Tonal variations in prompts cause systematic but model-dependent shifts in LLM accuracy on multiple-choice questions.

A machine-rendered reading of the paper's core claim, the machinery that carries it, and where it could break.

The paper tests whether changing the tone of prompts alters how accurately large language models answer objective multiple-choice questions. It applies five to seven tone variants to two fixed datasets—one small set of 50 questions and a 570-question slice of MMLU covering 57 subjects—while holding factual content constant. Four cost-efficient models are evaluated, revealing that tonal effects appear consistently within each model yet differ sharply in size across models. Some models register only small statistically significant changes while others show large accuracy swings, and the study notes that sensitivity also varies by subject. A routing framework is offered to account for how tones may steer internal reasoning modes, leading to the practical caution that users cannot assume tone-independent reliability.

Core claim

Across models, tonal effects are systematic but highly model-dependent. Some models show small, yet statistically significant, shifts, while others exhibit large accuracy swings across tones. Further, we identify subject-level differences in tone sensitivity and present a routing framework to explain how tones may attune internal reasoning modes. Our findings caution users against assuming tone-robust reliability in LLM deployments.

What carries the argument

A routing framework that explains how different prompt tones may attune or switch among internal reasoning modes within an LLM.

Load-bearing premise

The tone variants can be applied without changing the factual content, difficulty level, or intended meaning of the questions.

What would settle it

A larger replication experiment on the same MMLU subset that finds no statistically significant accuracy differences across any of the seven tones for all four models would falsify the claim of systematic tonal effects.

Figures

Figures reproduced from arXiv: 2605.29027 by Akhil Kumar, Om Dobariya.

read the original abstract

The use of Large Language Models (LLMs) is proliferating, yet their performance is observed to vary based on prompting styles and tones. In this study, we investigate both whether and how tonal variations in prompts lead to disparate LLM accuracy for objective multiple-choice questions. We use two datasets: a 50-base question dataset with five tone variants and a 570-base question MMLU subset spanning 57 subjects with seven tone variants. Experiments were conducted to evaluate the performance of four cost-efficient, popular LLMs: ChatGPT-4o, ChatGPT-5-nano, Gemini 2.5 Flash, and Gemini 2.5 Flash Lite. Across models, tonal effects are systematic but highly model-dependent. Some models show small, yet statistically significant, shifts, while others exhibit large accuracy swings across tones. Further, we identify subject-level differences in tone sensitivity and present a routing framework to explain how tones may attune internal reasoning modes. Our findings caution users against assuming tone-robust reliability in LLM deployments.

Editorial analysis

A structured set of objections, weighed in public.

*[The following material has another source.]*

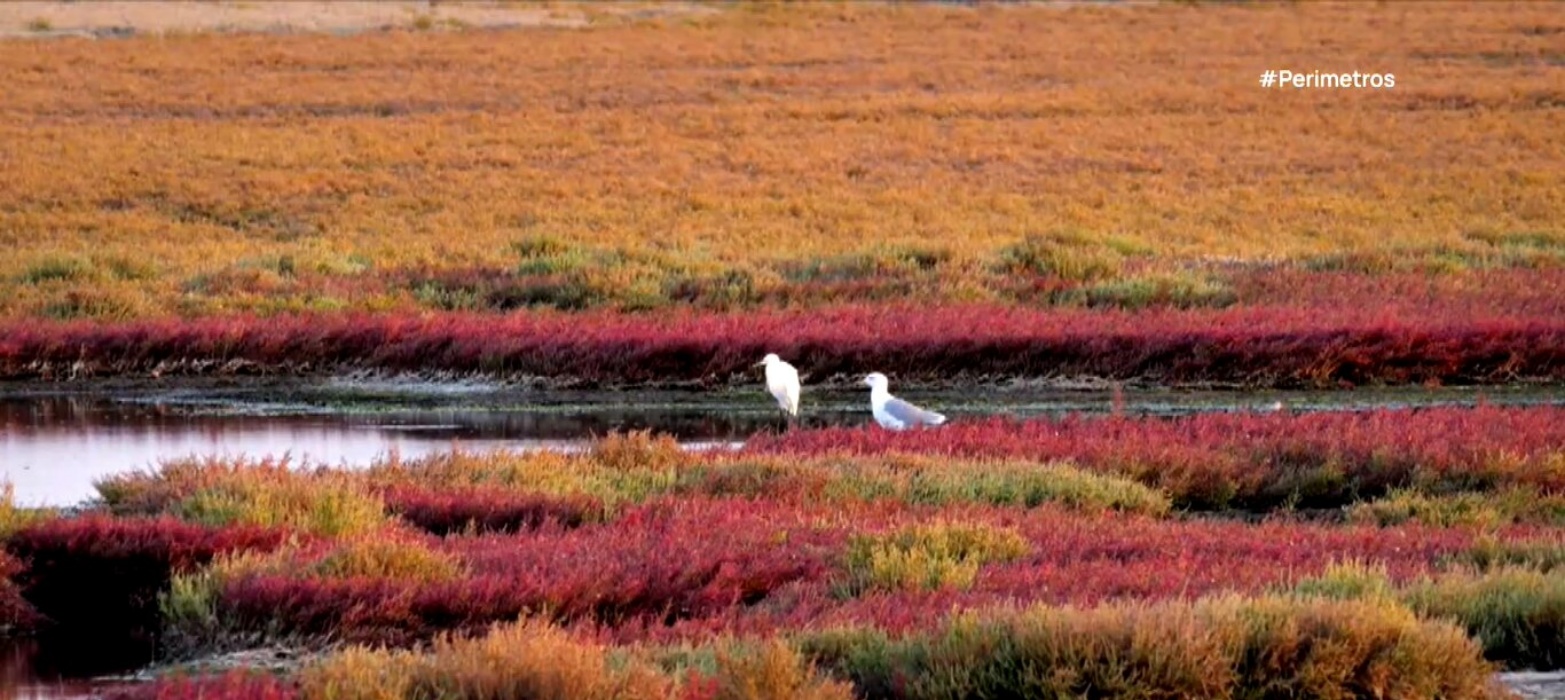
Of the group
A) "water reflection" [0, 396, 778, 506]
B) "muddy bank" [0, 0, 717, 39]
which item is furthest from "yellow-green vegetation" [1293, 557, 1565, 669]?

Desk editor's note, referee report, simulated authors' rebuttal, and a circularity audit. Tearing a paper down is the easy half of reading it; the pith above is the substance, this is the friction.

Desk Editor's Note private letter to a colleague

Tone shifts accuracy on MMLU subsets in model-dependent ways, but the variants likely change question content enough to blur what is actually being measured.

read the letter

The headline result is that some LLMs show clear accuracy changes across tone variants on multiple-choice questions while others stay mostly flat, and the size of the effect also varies by subject. They ran this on four recent cost-efficient models using a 50-question set with five tones and a 570-question MMLU slice with seven tones, then added a routing framework to tie tones to different reasoning modes.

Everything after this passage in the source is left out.